Earlier this week, I saw an article about the looming New York Mets roster crunch, which got me thinking more broadly about what’s coming next week for all teams, including the Cubs.
Ignoring the specifics of the report for the moment (unless you REALLY want to dig deep on the Mets roster), allow this to be a reminder that when rosters around baseball are cut down next Monday, a *LOT* of orgs are going to have tough decisions at the margins:
https://t.co/6Mnu4QuikJ By noon Monday (barring injury) the #Mets will have to remove 1 position player from the roster. Is it possible the choice will be release Cano vs. demote Dom Smith? Deep diving the possibilities with also Jankowski, Davis, Guillorme.
— Joel Sherman (@Joelsherman1) April 26, 2022
The 28-man roster becomes the 26-man roster on Monday, and not every organization has two obvious, fully-optionable players on the roster they can just easy-peasy send down. There is a little more flexibility in which players a team can choose to remove from the roster, thanks to the league punting on the 13-pitcher-limit for another month, but two players are nevertheless gonna have to head out, regardless of role.
For many organizations, that’s going to mean guys without options are waived or traded or released. And for other organizations, it’s going to mean new opportunities to reshape the roster and/or make moves for the future.
Turns out, Cubs President Jed Hoyer was already predicting what this week was going to look like back at the start of the month. From The Athletic:
Cubs president of baseball operations Jed Hoyer anticipated this roster crunch when he spoke with reporters before the season opener at Wrigley Field. Since then, MLB and the MLB Players Association agreed to a 14-pitcher maximum from May 2 through May 29 while maintaining the planned reduction in roster spots, from 28 to 26, beginning May 2. The roster will look different next week when the Cubs return from a road trip to Atlanta and Milwaukee and host the White Sox for a two-game crosstown series.
“Normally, you get past Opening Day and it quiets down,” Hoyer said on April 7. “This year, the one thing that’s going to be interesting is rosters have to go back to 26 on May 2. So when that happens, I think there’s going to be a lot of transactions that happen around the league around that time because a lot of decisions have been punted. It’s the out-of-options guys or different decisions that you haven’t had to make right now that you’re going to have to make at some point.
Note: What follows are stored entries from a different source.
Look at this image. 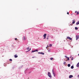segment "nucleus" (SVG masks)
I'll use <instances>...</instances> for the list:
<instances>
[{
  "label": "nucleus",
  "mask_w": 79,
  "mask_h": 79,
  "mask_svg": "<svg viewBox=\"0 0 79 79\" xmlns=\"http://www.w3.org/2000/svg\"><path fill=\"white\" fill-rule=\"evenodd\" d=\"M48 76L50 78H52V76L51 75V73H50V72H48Z\"/></svg>",
  "instance_id": "1"
},
{
  "label": "nucleus",
  "mask_w": 79,
  "mask_h": 79,
  "mask_svg": "<svg viewBox=\"0 0 79 79\" xmlns=\"http://www.w3.org/2000/svg\"><path fill=\"white\" fill-rule=\"evenodd\" d=\"M23 39L24 40H26L27 39V37L26 36H23Z\"/></svg>",
  "instance_id": "2"
},
{
  "label": "nucleus",
  "mask_w": 79,
  "mask_h": 79,
  "mask_svg": "<svg viewBox=\"0 0 79 79\" xmlns=\"http://www.w3.org/2000/svg\"><path fill=\"white\" fill-rule=\"evenodd\" d=\"M46 35H47V34H45L44 35H43V37H44V39H46Z\"/></svg>",
  "instance_id": "3"
},
{
  "label": "nucleus",
  "mask_w": 79,
  "mask_h": 79,
  "mask_svg": "<svg viewBox=\"0 0 79 79\" xmlns=\"http://www.w3.org/2000/svg\"><path fill=\"white\" fill-rule=\"evenodd\" d=\"M32 53H34V52H38V50H35L34 51H32Z\"/></svg>",
  "instance_id": "4"
},
{
  "label": "nucleus",
  "mask_w": 79,
  "mask_h": 79,
  "mask_svg": "<svg viewBox=\"0 0 79 79\" xmlns=\"http://www.w3.org/2000/svg\"><path fill=\"white\" fill-rule=\"evenodd\" d=\"M76 40H77V39H79V35H77L76 36Z\"/></svg>",
  "instance_id": "5"
},
{
  "label": "nucleus",
  "mask_w": 79,
  "mask_h": 79,
  "mask_svg": "<svg viewBox=\"0 0 79 79\" xmlns=\"http://www.w3.org/2000/svg\"><path fill=\"white\" fill-rule=\"evenodd\" d=\"M38 54H41V55H44V53L43 52H38Z\"/></svg>",
  "instance_id": "6"
},
{
  "label": "nucleus",
  "mask_w": 79,
  "mask_h": 79,
  "mask_svg": "<svg viewBox=\"0 0 79 79\" xmlns=\"http://www.w3.org/2000/svg\"><path fill=\"white\" fill-rule=\"evenodd\" d=\"M52 73L54 75V77H55V73H54V72H53V69H52Z\"/></svg>",
  "instance_id": "7"
},
{
  "label": "nucleus",
  "mask_w": 79,
  "mask_h": 79,
  "mask_svg": "<svg viewBox=\"0 0 79 79\" xmlns=\"http://www.w3.org/2000/svg\"><path fill=\"white\" fill-rule=\"evenodd\" d=\"M73 77V76L72 75H70L69 76V78H70V79H71V78H72Z\"/></svg>",
  "instance_id": "8"
},
{
  "label": "nucleus",
  "mask_w": 79,
  "mask_h": 79,
  "mask_svg": "<svg viewBox=\"0 0 79 79\" xmlns=\"http://www.w3.org/2000/svg\"><path fill=\"white\" fill-rule=\"evenodd\" d=\"M72 21V24H74V23H75V20H73Z\"/></svg>",
  "instance_id": "9"
},
{
  "label": "nucleus",
  "mask_w": 79,
  "mask_h": 79,
  "mask_svg": "<svg viewBox=\"0 0 79 79\" xmlns=\"http://www.w3.org/2000/svg\"><path fill=\"white\" fill-rule=\"evenodd\" d=\"M77 67H79V62L77 64Z\"/></svg>",
  "instance_id": "10"
},
{
  "label": "nucleus",
  "mask_w": 79,
  "mask_h": 79,
  "mask_svg": "<svg viewBox=\"0 0 79 79\" xmlns=\"http://www.w3.org/2000/svg\"><path fill=\"white\" fill-rule=\"evenodd\" d=\"M15 56V58H17V57H18V55H15V56Z\"/></svg>",
  "instance_id": "11"
},
{
  "label": "nucleus",
  "mask_w": 79,
  "mask_h": 79,
  "mask_svg": "<svg viewBox=\"0 0 79 79\" xmlns=\"http://www.w3.org/2000/svg\"><path fill=\"white\" fill-rule=\"evenodd\" d=\"M70 66H71V64H68V67H70Z\"/></svg>",
  "instance_id": "12"
},
{
  "label": "nucleus",
  "mask_w": 79,
  "mask_h": 79,
  "mask_svg": "<svg viewBox=\"0 0 79 79\" xmlns=\"http://www.w3.org/2000/svg\"><path fill=\"white\" fill-rule=\"evenodd\" d=\"M74 68V66H71V69H73Z\"/></svg>",
  "instance_id": "13"
},
{
  "label": "nucleus",
  "mask_w": 79,
  "mask_h": 79,
  "mask_svg": "<svg viewBox=\"0 0 79 79\" xmlns=\"http://www.w3.org/2000/svg\"><path fill=\"white\" fill-rule=\"evenodd\" d=\"M78 29V28L77 27H75V30H77Z\"/></svg>",
  "instance_id": "14"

“So a lot of the deals that you would have seen now — or transactions you would have seen now — are just going to happen in three weeks. I think it will be pretty active around that time. And then I think it will quiet down until we get into July.”
So, then, much of the edge-of-the-roster transacting you would typically see in the final week of Spring Training has been pushed out, and while most of what we see around baseball will be marginal stuff, you never quite know how this move cascades into that move.
For the Cubs, it comes down to whether they want to stay at 14 pitchers for a bit longer, in which case they would option one young reliever to the minors (Michael Rucker?), and would have to move out a position player. It could be Michael Hermosillo, though he has no options left, and thus would factor into the waiver mix I was talking about above. Some team might prefer to give him more meaningful opportunities and claim him.
The Cubs could also option Alfonso Rivas back to Iowa, though that would kinda piss me off at this point. There are also decisions to make on Jason Heyward and Rafael Ortega – it’s all connected – but I’m not sure the Cubs are going to be ready to do that just yet. Oh, and phantom injuries. There is always the possibility of a phantom injury solving things for a while.
And, of course, it also all comes down to whether someone hits the waiver wire or the trade market that the Cubs have been hoping to snag. That could throw a lot for a loop – again, it’s likely all at the margins, but that stuff can matter in a season like this, particularly when the Cubs are transparently trying to add any and all pieces that could conceivably add a little value in 2023 and beyond.